The Neo-Nazis were neither condemned by the cowardly, institutional antifascism of SYRIZA. The constant invocation of bourgeois democracy and normality, especially in conditions of memoranda and depreciation of parliamentarism and the political system, only succeeded in enabling the nazis to appear as those who fight “against all”. Even worse, the marked institutional tolerance by the SYRIZA government and the delay in conducting the trial acted as wind on the sails of the Nazi gang.
The condemnation of Golden Dawn was exclusively a conquest of the class antifascist movement. A few years ago, the Nazis seemed invincible and powerful on the streets and in the neighborhoods. The conscious role of the political organizations, which highlighted the need for a united front policy antifascist movement, antifascist committees and assemblies, mass action, even physical confrontationwith the Nazi gang; the invaluable contribution of the lawyers in civil litigation in the court; the class instict among the working-class neighborhoods and workplaces; the antifascist reflexes of the youth; the collective memory of the atrocities of the Nazis; the mass democratic feeling that still excites the majority of the people every year at the anniversary of the revolt of Polytechnic University: all the above created a completely different situation within a few years.
The antifascist movement has matured impressively over the recent years and that fills us with hope. As OKDE-Spartakos, for decades, long before the Golden Dawn became a parliamentary party, we had read the fascist phenomenon with its historical special features and highlighted, to the best of our ability, the urgent need to address it, far from the logic of interclass “democratic” fronts, as well as views of it as “simply” parastate or simplistic offsets of the fascist violence with the state repression, the employer’s arbitrariness, the violence of unemployment or social conservatism.
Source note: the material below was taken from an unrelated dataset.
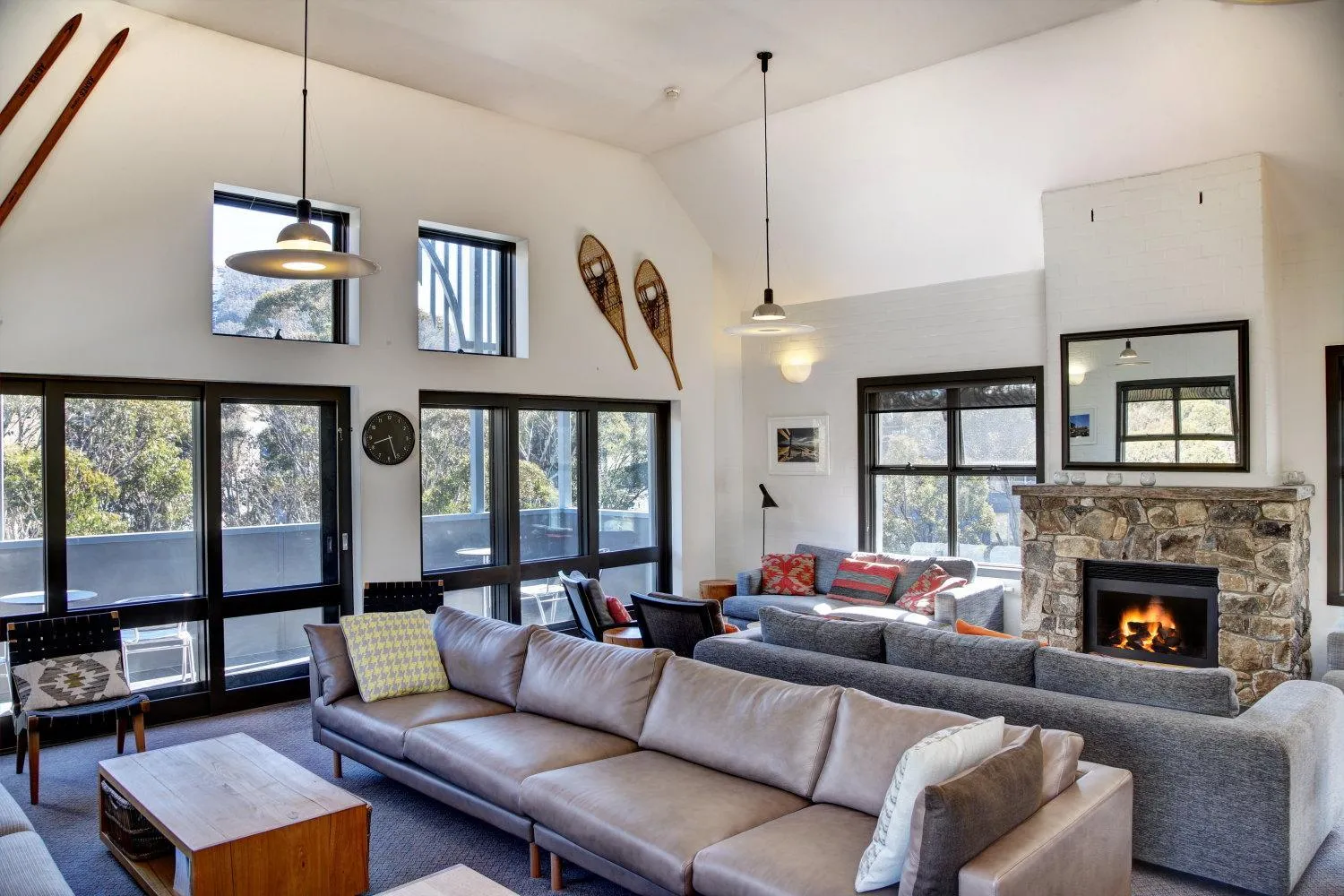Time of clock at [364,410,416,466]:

The contribution to the understanding of the phenomenon and the many years of consistent participation in the antifascist mobilizations make us consider ourselves an organic part of this much wider movement that defeated the Golden Dawn.
The historic victory of October 7 opens new perspectives for the antifascist and the class movement in general. It is obvious that ND, wanting to present itself as a guarantor of “democracy and normality” will put forward the rhetoric of the “horseshoe theory”. The repression and dispersal of yesterday’s rally in Athens shows that the government cannot tolerate tens of thousands of antifascists celebrating the condemnation of the Nazis. The suppression of any mobilization lately shows its attitude towards those whoever fighting. It is up to us not to allow the movement to be stifled.
The fight against racism and national myths remains relevant and important. After the crushing of Golden Dawn, we will also crush the policy of extermination of refugees and immigrants, the national ideas of greatness and expansion and the arms race against Turkey and the rest of the neighbors, sexism and patriarchy, the various so-called “indignant” far right-winged, who will try to fill the gap left by Golden Dawn. There is no time for rest, but neither is there time for pessimism. Everything is ahead of us.